Tay Glass, Host: It’s hot today. The temperature in Manhattan reached the low 80s this afternoon. As New Yorkers get a preview of air conditioning weather, Mayor Bill de Blasio announced that given the economic strain caused by the pandemic, the City is petitioning the state to help New Yorkers pay their summer energy bills. Emily Pisacreta has more.
Emily Pisacreta, byline: If you’re like many New Yorkers, you’re working or studying at home. You have the lights on. You have a computer and a phone plugged in. And starting today, you might be turning on your air conditioner. Noah Rauschkolb is a PhD candidate in Mechanical Engineering at Columbia University. He says when it comes to electricity usage now every day of the week is like a weekend.
Noah Rauschkolb: You’ve got more steady energy use throughout the day. We’re not seeing this trend so much where you’ve got a morning peak and then people leave for work and then come back in the afternoon.
Emily Pisacreta: Data from Columbia’s Earth Institute suggests that while energy usage in the city has decreased overall, New Yorkers are using an average of 23% more energy during the day at home. That means higher bills.

» DATA BELOW
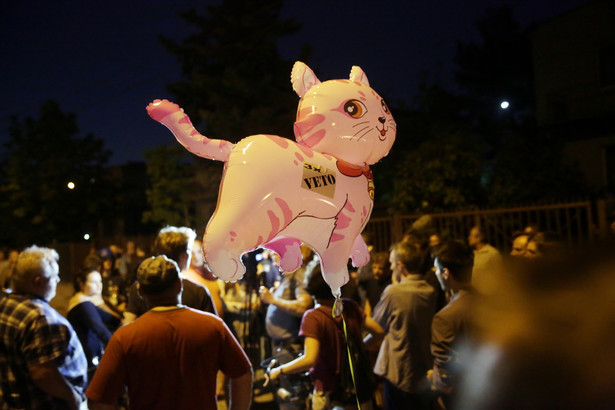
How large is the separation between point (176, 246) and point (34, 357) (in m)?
0.90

» PROBLEM REQUIREMENTS
Pick up the radio report on New Yorkers' home energy use during the pandemic and keep it going from its last sentence. The data has no part in this.

» RESULT BELOW
Noah Rauschkolb: It’s certainly going to hit harder for people for whom energy costs are a much bigger portion of their expenses who are already having trouble paying.
Emily Pisacreta: According to the U.S. Energy Information Administration, even before the pandemic a third of Americans had trouble affording their electric bills. Con Edison has already announced that it won’t shut off New Yorkers’ electricity due to non-payment during the pandemic. De Blasio says 450,000 residents receive a subsidy to help pay their summer utility bills. But with COVID-19 he’s asking the state to double those subsidies. Mayor Bill de Blasio: In summer, utility bills go up. This summer they could go up a lot more because more and more people are staying home, sheltering in place.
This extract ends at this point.